Task prompt
Format the lines below as a JSON list of strings, with each line as its own string and blank lines omitted.

-*-*-

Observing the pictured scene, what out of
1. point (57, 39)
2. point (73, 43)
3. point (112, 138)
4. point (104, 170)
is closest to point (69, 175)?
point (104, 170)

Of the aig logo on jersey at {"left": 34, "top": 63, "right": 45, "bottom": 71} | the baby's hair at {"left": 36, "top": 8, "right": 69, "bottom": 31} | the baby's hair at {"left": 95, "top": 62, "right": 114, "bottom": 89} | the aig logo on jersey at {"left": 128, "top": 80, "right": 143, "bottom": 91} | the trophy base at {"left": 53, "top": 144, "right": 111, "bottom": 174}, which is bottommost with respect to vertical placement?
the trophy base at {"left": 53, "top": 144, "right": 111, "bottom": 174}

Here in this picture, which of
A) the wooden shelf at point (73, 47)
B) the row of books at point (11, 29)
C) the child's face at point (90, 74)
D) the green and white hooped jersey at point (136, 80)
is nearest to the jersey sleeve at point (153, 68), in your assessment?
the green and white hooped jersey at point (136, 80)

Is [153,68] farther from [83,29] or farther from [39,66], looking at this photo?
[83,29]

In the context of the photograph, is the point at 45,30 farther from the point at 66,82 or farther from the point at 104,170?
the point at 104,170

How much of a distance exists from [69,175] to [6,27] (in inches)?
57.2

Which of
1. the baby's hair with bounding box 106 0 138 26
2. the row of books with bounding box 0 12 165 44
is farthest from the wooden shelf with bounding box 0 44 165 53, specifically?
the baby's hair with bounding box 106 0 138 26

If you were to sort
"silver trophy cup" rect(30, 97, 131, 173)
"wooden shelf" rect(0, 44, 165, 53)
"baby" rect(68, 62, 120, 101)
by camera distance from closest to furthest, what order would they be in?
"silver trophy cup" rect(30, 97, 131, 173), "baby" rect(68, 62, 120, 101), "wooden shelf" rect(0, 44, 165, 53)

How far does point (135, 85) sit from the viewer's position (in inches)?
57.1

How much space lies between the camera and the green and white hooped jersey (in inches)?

-*-*-

Output for this exercise
[
  "Observing the pictured scene, what out of",
  "1. point (57, 39)",
  "2. point (73, 43)",
  "3. point (112, 138)",
  "4. point (104, 170)",
  "is closest to point (69, 175)?",
  "point (104, 170)",
  "Of the aig logo on jersey at {\"left\": 34, \"top\": 63, \"right\": 45, \"bottom\": 71} | the baby's hair at {\"left\": 36, \"top\": 8, \"right\": 69, \"bottom\": 31} | the baby's hair at {\"left\": 95, \"top\": 62, \"right\": 114, \"bottom\": 89} | the aig logo on jersey at {\"left\": 128, \"top\": 80, \"right\": 143, \"bottom\": 91} | the trophy base at {\"left\": 53, \"top\": 144, \"right\": 111, \"bottom\": 174}, which is bottommost with respect to vertical placement?",
  "the trophy base at {\"left\": 53, \"top\": 144, \"right\": 111, \"bottom\": 174}",
  "Here in this picture, which of",
  "A) the wooden shelf at point (73, 47)",
  "B) the row of books at point (11, 29)",
  "C) the child's face at point (90, 74)",
  "D) the green and white hooped jersey at point (136, 80)",
  "is nearest to the jersey sleeve at point (153, 68), in your assessment?",
  "the green and white hooped jersey at point (136, 80)",
  "Is [153,68] farther from [83,29] or farther from [39,66], looking at this photo?",
  "[83,29]",
  "In the context of the photograph, is the point at 45,30 farther from the point at 66,82 or farther from the point at 104,170?",
  "the point at 104,170",
  "How much of a distance exists from [69,175] to [6,27] (in inches)?",
  "57.2",
  "Which of",
  "1. the baby's hair with bounding box 106 0 138 26",
  "2. the row of books with bounding box 0 12 165 44",
  "is farthest from the wooden shelf with bounding box 0 44 165 53, specifically?",
  "the baby's hair with bounding box 106 0 138 26",
  "If you were to sort",
  "\"silver trophy cup\" rect(30, 97, 131, 173)",
  "\"wooden shelf\" rect(0, 44, 165, 53)",
  "\"baby\" rect(68, 62, 120, 101)",
  "by camera distance from closest to furthest, what order would they be in?",
  "\"silver trophy cup\" rect(30, 97, 131, 173), \"baby\" rect(68, 62, 120, 101), \"wooden shelf\" rect(0, 44, 165, 53)",
  "How far does point (135, 85) sit from the viewer's position (in inches)?",
  "57.1",
  "How much space lies between the camera and the green and white hooped jersey (in inches)?"
]